Shift in boreal forest tree species urgently needed due to climate change
The needle-leaved trees of boreal forests burn far more easily than broad-leaved tree species (photo: James Abbott, www.flickr.com).
A new strategy is urgently needed for actively managed boreal forests focused on the replacement of needle-leaved tree species by broad-leaved species. This call is made by scientists in the scientific journal Nature Climate Change. This shift would be a win-win strategy coupling climate mitigation and adaptation: it would reduce fire risk while the higher surface albedo of broad-leaved species would help mitigating climate change.
The boreal forest is experiencing higher rates of warming than any other forested region on the planet. Boreal forest fires not only impact greenhouse gas emissions, they also impact human health and safety, damage physical infrastructure, and result in losses of industrial timber. For instance, the 2010 wildfires around Moscow (Russia) were linked to roughly 11,000 deaths through their effect on air pollution. The 2016 Fort McMurray fire in Canada resulted in estimated losses of CAD$4.6 billion.
In 2015, needle-leaved forests represented 54% of the boreal biome. Increasing the broad-leaved tree composition is an effective way to adapt to the increased regional fire risk from climate change, the scientists argue. Because of their higher leaf moisture content and lower flammability, broad-leaved tree species are less likely to burn than needle-leaved. Pure broad-leaved stands are about 24 times less likely to burn in a stand-replacing event than pure needle-leaf stands. Reducing the risk of wildfires (with regards to both frequency and spread) in boreal biomes through increased broad-leaved tree composition is therefore a means to reduce greenhouse gas emissions.

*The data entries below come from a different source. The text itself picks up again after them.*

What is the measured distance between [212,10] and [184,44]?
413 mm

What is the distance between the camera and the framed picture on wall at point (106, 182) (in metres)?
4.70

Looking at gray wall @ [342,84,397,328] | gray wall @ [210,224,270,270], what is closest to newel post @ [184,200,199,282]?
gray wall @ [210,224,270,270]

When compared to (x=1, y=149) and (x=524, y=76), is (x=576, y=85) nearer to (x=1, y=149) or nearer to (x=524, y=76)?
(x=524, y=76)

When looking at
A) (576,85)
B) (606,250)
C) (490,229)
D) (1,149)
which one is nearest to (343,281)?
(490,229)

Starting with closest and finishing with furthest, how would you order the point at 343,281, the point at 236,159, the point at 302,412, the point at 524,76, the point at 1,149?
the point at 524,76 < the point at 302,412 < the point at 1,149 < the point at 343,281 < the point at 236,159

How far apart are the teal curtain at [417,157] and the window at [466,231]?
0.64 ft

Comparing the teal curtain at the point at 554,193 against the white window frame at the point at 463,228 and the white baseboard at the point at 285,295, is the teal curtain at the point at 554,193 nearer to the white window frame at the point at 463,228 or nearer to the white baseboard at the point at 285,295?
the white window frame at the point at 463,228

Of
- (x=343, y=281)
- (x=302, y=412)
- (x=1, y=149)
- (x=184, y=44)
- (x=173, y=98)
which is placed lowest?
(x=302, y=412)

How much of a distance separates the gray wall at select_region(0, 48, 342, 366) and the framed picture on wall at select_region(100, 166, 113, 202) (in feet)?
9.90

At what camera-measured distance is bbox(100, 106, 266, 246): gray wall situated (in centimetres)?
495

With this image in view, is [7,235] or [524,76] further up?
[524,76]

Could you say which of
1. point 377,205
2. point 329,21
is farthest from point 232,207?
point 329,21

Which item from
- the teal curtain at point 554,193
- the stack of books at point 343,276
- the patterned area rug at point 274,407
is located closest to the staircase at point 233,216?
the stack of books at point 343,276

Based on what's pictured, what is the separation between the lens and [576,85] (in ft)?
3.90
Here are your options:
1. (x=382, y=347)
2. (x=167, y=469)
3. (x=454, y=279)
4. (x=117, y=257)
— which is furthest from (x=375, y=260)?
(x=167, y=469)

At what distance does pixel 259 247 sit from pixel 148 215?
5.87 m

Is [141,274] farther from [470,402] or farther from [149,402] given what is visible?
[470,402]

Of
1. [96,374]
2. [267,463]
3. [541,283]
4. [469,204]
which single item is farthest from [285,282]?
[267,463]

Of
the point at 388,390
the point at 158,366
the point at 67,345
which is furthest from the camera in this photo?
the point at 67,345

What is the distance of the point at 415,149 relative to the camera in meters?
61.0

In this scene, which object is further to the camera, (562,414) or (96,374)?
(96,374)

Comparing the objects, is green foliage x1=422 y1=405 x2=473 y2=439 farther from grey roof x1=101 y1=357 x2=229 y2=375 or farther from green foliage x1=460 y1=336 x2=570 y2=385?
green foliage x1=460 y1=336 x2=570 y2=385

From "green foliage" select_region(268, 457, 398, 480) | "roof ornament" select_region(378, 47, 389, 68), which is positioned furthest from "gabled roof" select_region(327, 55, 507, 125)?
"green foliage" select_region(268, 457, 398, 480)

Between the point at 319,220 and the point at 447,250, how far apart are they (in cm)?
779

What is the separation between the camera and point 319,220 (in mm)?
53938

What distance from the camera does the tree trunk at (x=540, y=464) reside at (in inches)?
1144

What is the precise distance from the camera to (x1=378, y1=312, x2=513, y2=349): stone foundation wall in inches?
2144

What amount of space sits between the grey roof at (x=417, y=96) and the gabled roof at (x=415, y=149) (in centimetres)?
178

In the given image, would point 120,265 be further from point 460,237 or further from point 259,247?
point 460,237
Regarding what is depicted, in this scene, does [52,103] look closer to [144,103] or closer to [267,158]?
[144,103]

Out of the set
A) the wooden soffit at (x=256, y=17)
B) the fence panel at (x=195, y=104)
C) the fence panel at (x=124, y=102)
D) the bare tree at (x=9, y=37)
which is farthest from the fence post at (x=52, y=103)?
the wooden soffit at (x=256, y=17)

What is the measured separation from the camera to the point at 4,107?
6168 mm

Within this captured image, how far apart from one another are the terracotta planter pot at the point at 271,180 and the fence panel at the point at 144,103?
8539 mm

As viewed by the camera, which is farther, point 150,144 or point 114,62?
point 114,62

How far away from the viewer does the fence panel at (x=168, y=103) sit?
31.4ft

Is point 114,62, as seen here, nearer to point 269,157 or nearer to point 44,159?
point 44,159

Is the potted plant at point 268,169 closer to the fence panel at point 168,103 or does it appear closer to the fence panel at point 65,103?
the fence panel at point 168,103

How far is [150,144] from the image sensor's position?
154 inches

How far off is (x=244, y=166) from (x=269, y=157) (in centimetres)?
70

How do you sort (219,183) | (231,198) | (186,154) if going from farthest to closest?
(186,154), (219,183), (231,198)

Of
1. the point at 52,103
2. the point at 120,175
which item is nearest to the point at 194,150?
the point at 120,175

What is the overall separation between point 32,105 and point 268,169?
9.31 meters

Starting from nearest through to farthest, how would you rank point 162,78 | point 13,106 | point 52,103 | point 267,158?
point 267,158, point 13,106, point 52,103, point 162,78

Because of the higher year-round albedos of deciduous broad-leaved forests compared to evergreen needle-leaved forests, the earth would absorb less solar energy. A cooling effect throughout the boreal zone.
Making this happen
A shift from mature needle-leaved to mature broad-leaved forest can reduce the fire risk between three to five times for many boreal forest regions. This shift can be made as part of regular management activities in actively managed forests. In southern Canada, for instance, converting just 0.1-0.2% of forested area per year, starting in 2020, may even be sufficient to mitigate the expected increase in fires due to climate change, scientists state.